The economy shrank from an estimated $50 billion to less than $8 billion. Dr. Mazen Derawan, a Syrian-American businessman, who recently returned and is promoting free-market reforms, said, “It became more and more difficult to run a business. Assad activated the ministry of finance and customs authorities to extort money from businesses, pressuring people to pay them or they would delay their [shipments] or disrupt their business. . . . I had to go through seven checkpoints just to get from my home to my factory. I could have been kidnapped at any of those checkpoints. At one point I was sleeping in the factory to minimize mobility as a way of protecting myself.”
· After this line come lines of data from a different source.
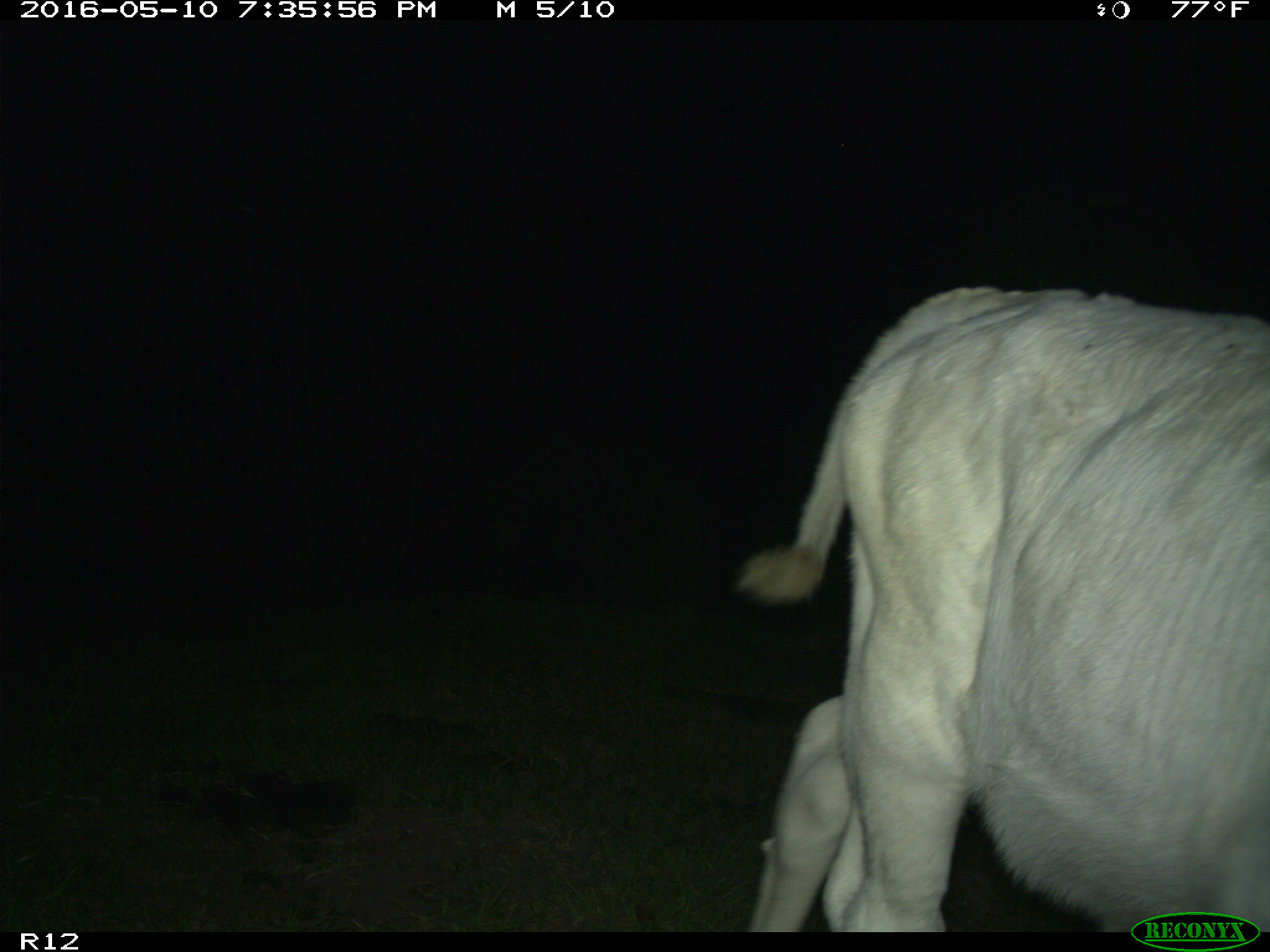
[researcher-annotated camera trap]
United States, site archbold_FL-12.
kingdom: Animalia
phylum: Chordata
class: Mammalia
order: Artiodactyla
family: Bovidae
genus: Bos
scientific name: Bos taurus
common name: domestic cow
Bos taurus (domestic cow).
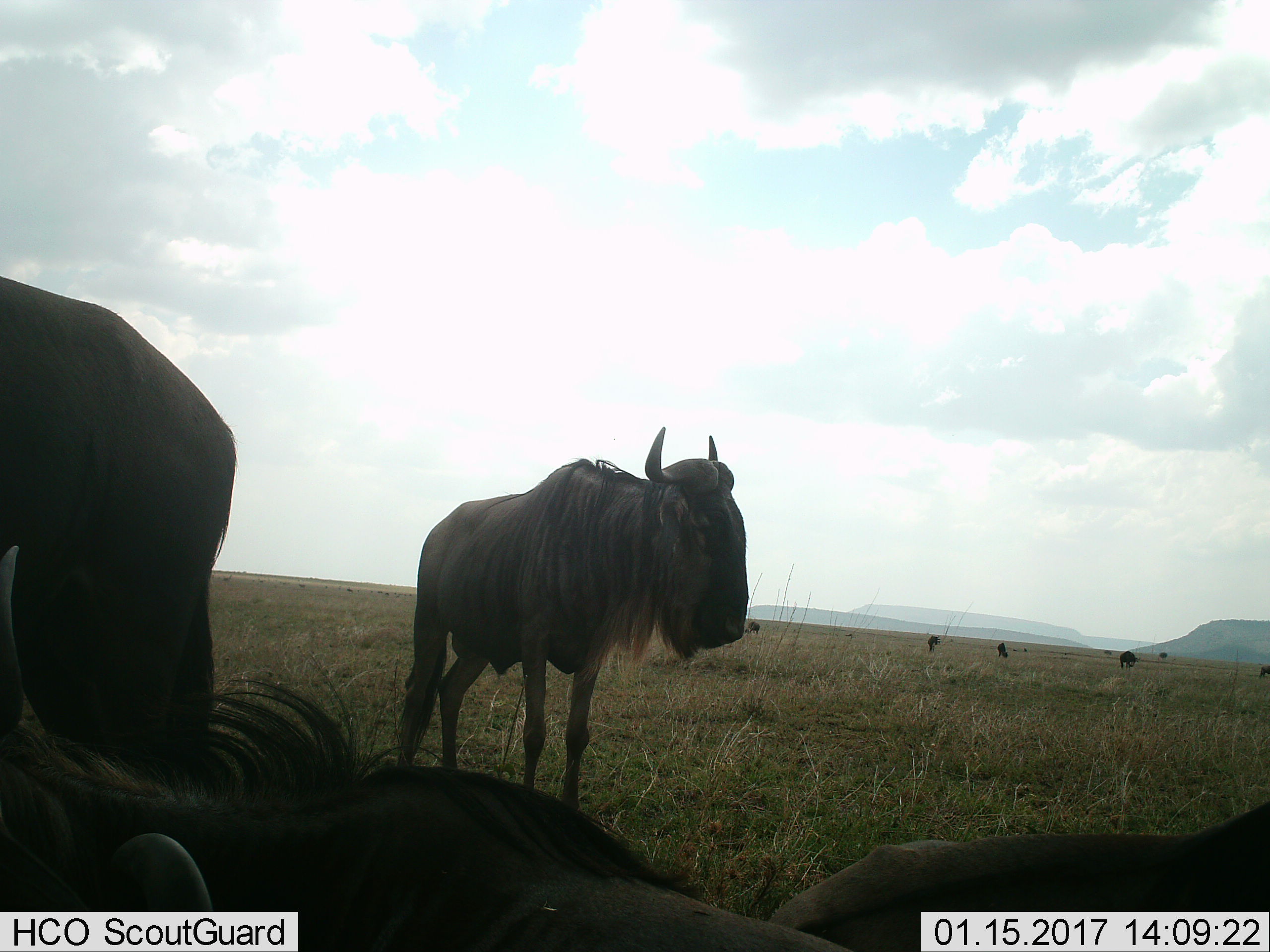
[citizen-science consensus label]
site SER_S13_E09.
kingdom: Animalia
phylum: Chordata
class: Mammalia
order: Artiodactyla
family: Bovidae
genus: Connochaetes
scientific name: Connochaetes taurinus taurinus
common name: blue wildebeest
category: wildebeestblue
Wildebeestblue (blue wildebeest) (Connochaetes taurinus taurinus), count 8. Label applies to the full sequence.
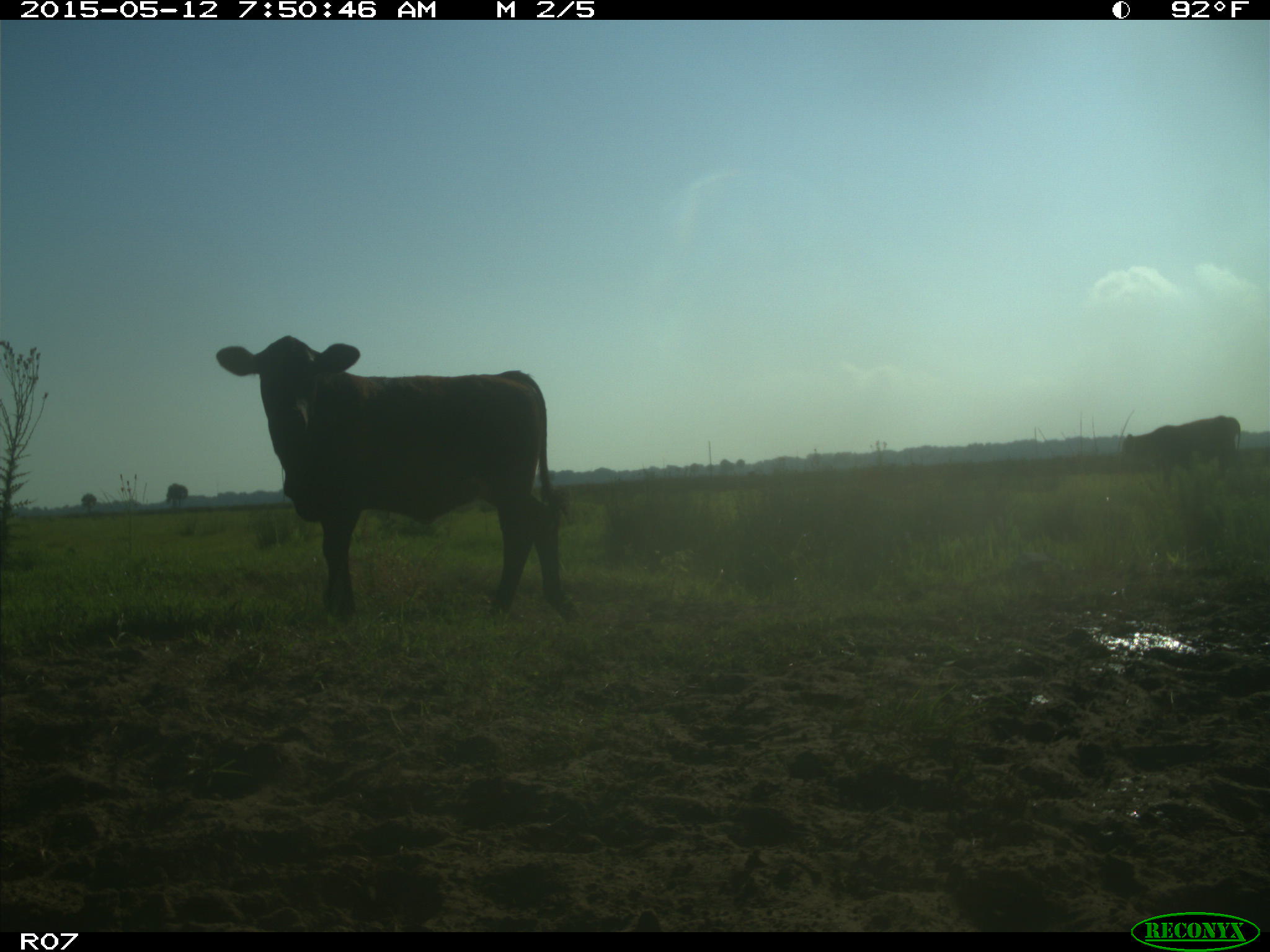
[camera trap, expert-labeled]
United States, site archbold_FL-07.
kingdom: Animalia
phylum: Chordata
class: Mammalia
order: Artiodactyla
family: Bovidae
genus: Bos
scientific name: Bos taurus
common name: domestic cow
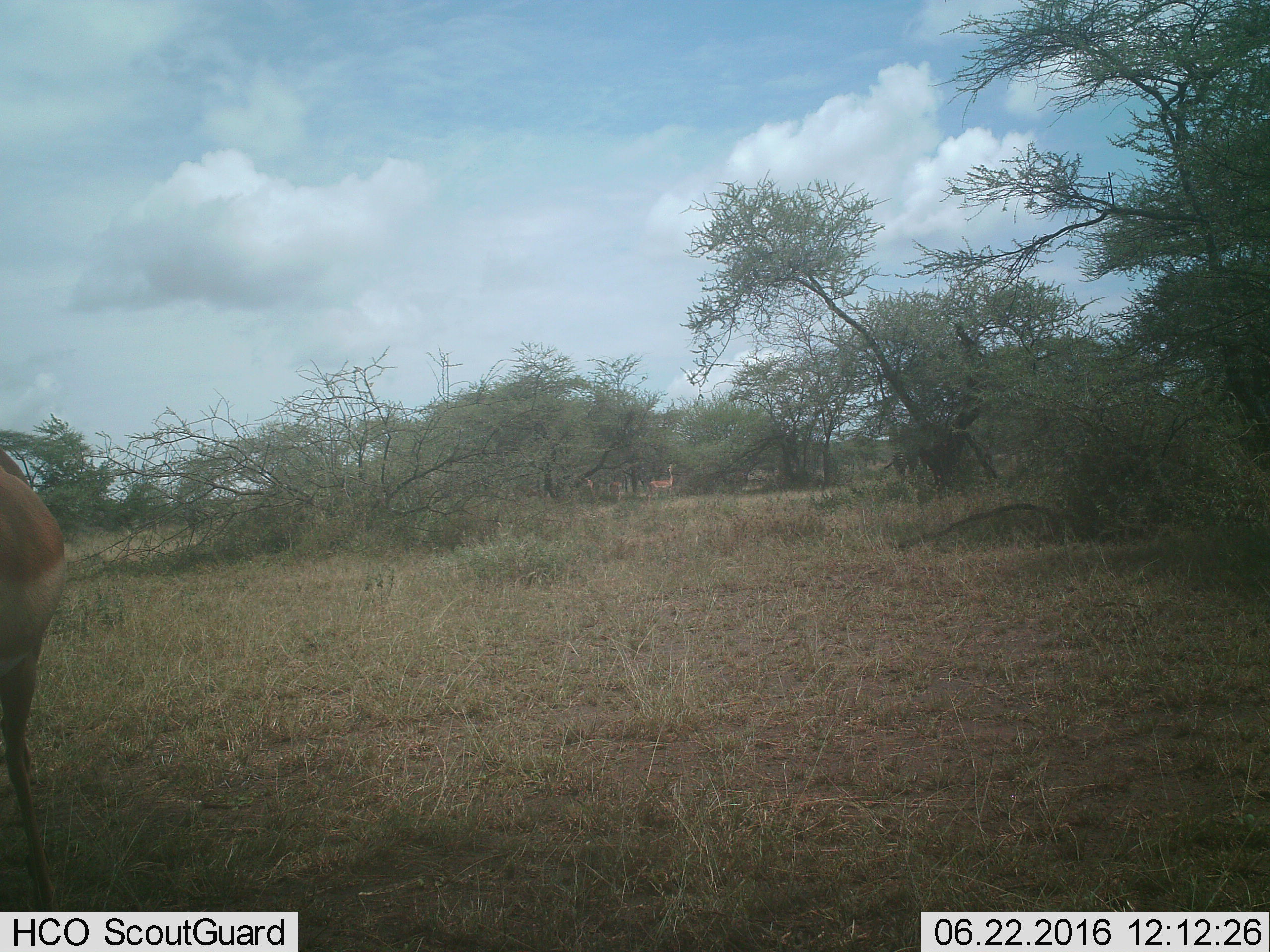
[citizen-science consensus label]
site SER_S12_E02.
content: unidentified animal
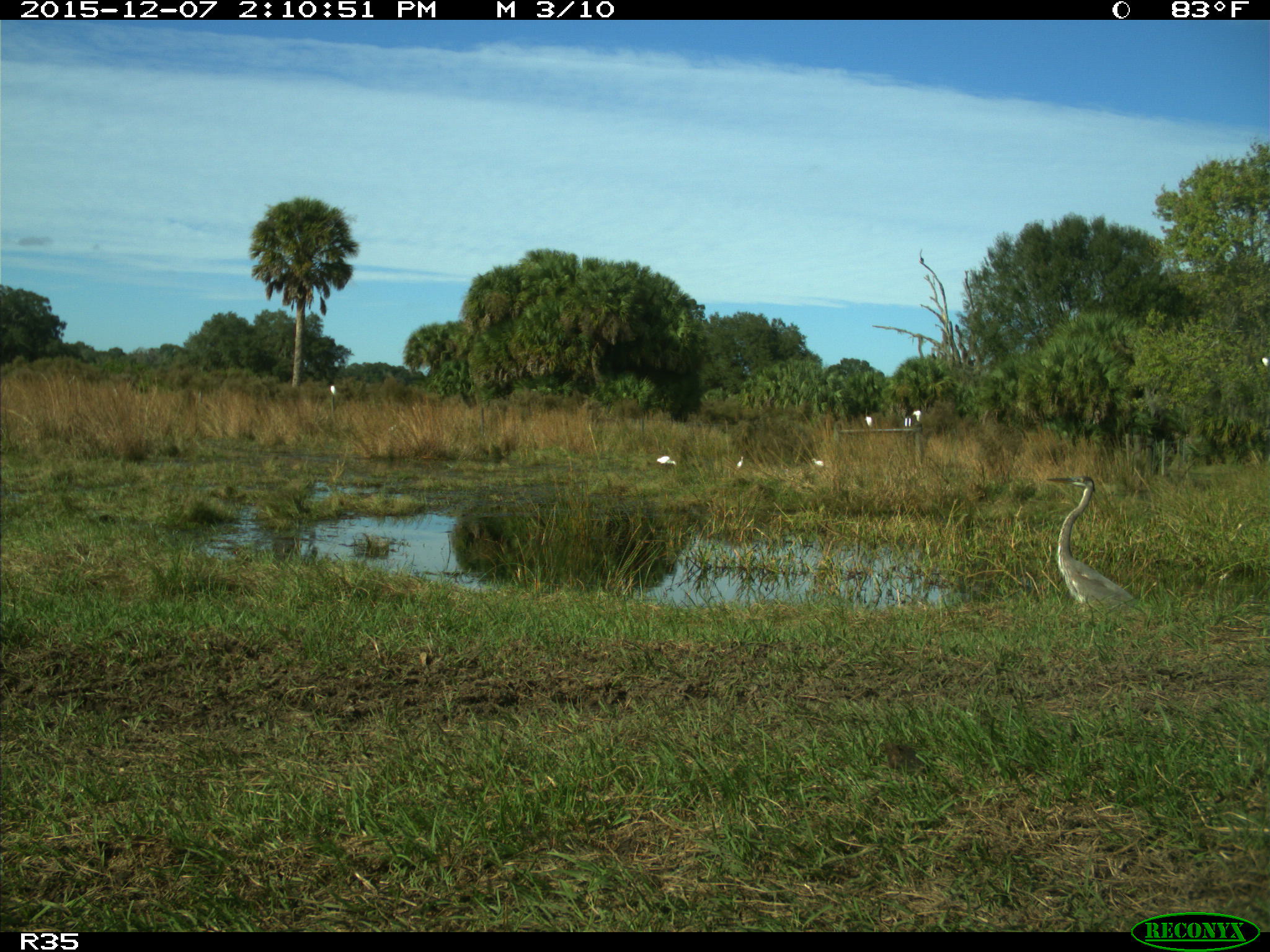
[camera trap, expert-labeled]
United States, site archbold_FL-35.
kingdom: Animalia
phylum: Chordata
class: Aves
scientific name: Aves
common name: birds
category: unidentified bird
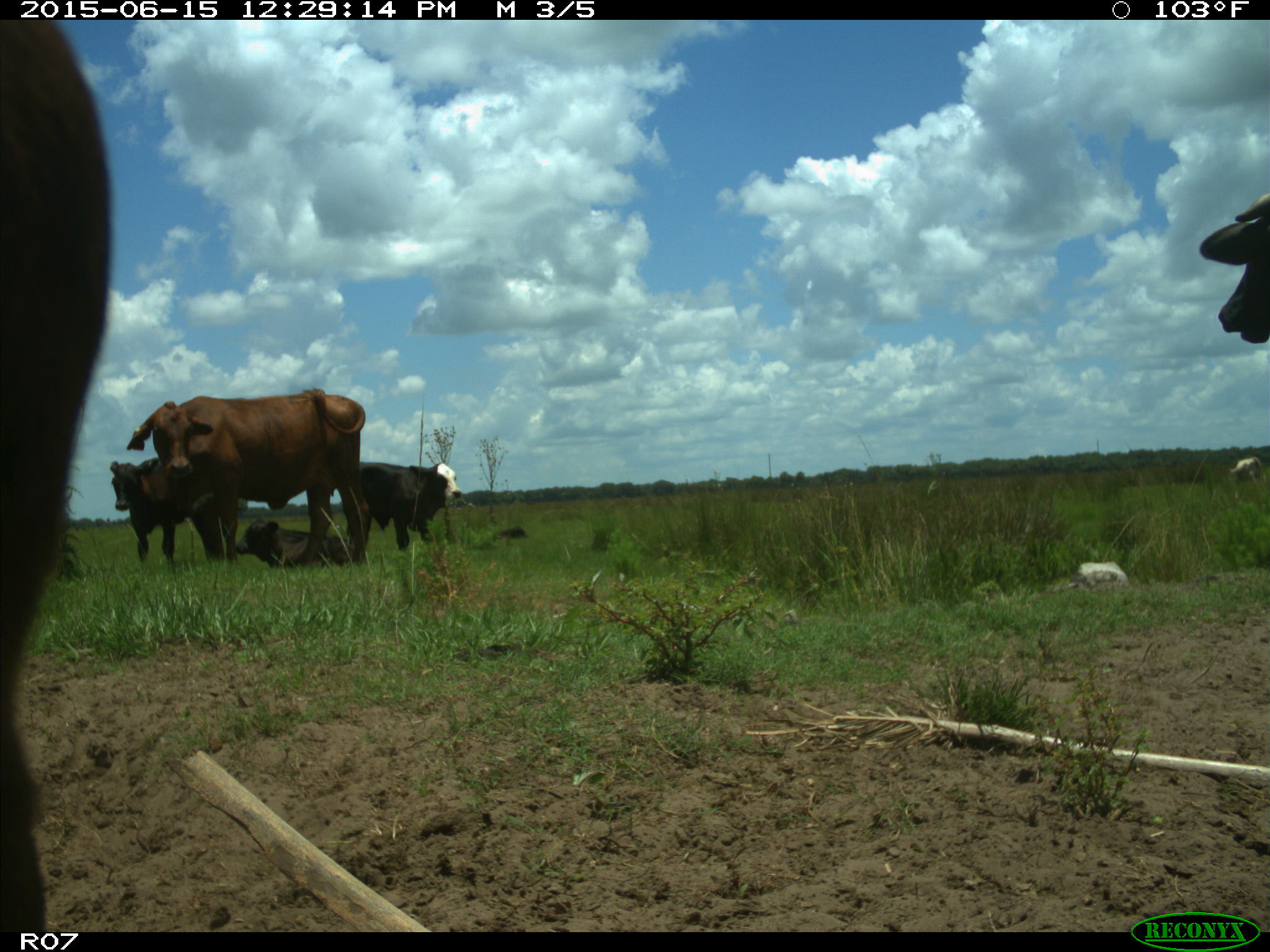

Eventually, Mazen was forced to flee the country; he could return secretly every few months to check on his business. Assad’s henchmen kidnapped one of his employees, put him in a dungeon, and demanded $3 million in cash from the company to release him. As Mazen said, “We didn’t have that much money, so they kidnapped two more employees and demanded $400,000 to release them. We ended up paying that because we didn’t want to exacerbate the problem, but the original employee stayed in prison for two years. They stripped him of his civil and legal rights.”
After more than a decade of internal conflict with various Syrian forces, in December 2024, Assad was forced to flee Damascus for Moscow and the safety of his sponsor, the Russian dictator Vladimir Putin who had bombed Aleppo and other areas into rubble to support Assad’s grip on power. Thousands and thousands of unjustly held people, including Mazen’s employee, were finally released. The collapse of the oppressive regime has inspired hope for a new future. But transitioning to a free society with a free economy will not be easy—as my decades of experience of working with partners to realize legal and economic reforms has taught me.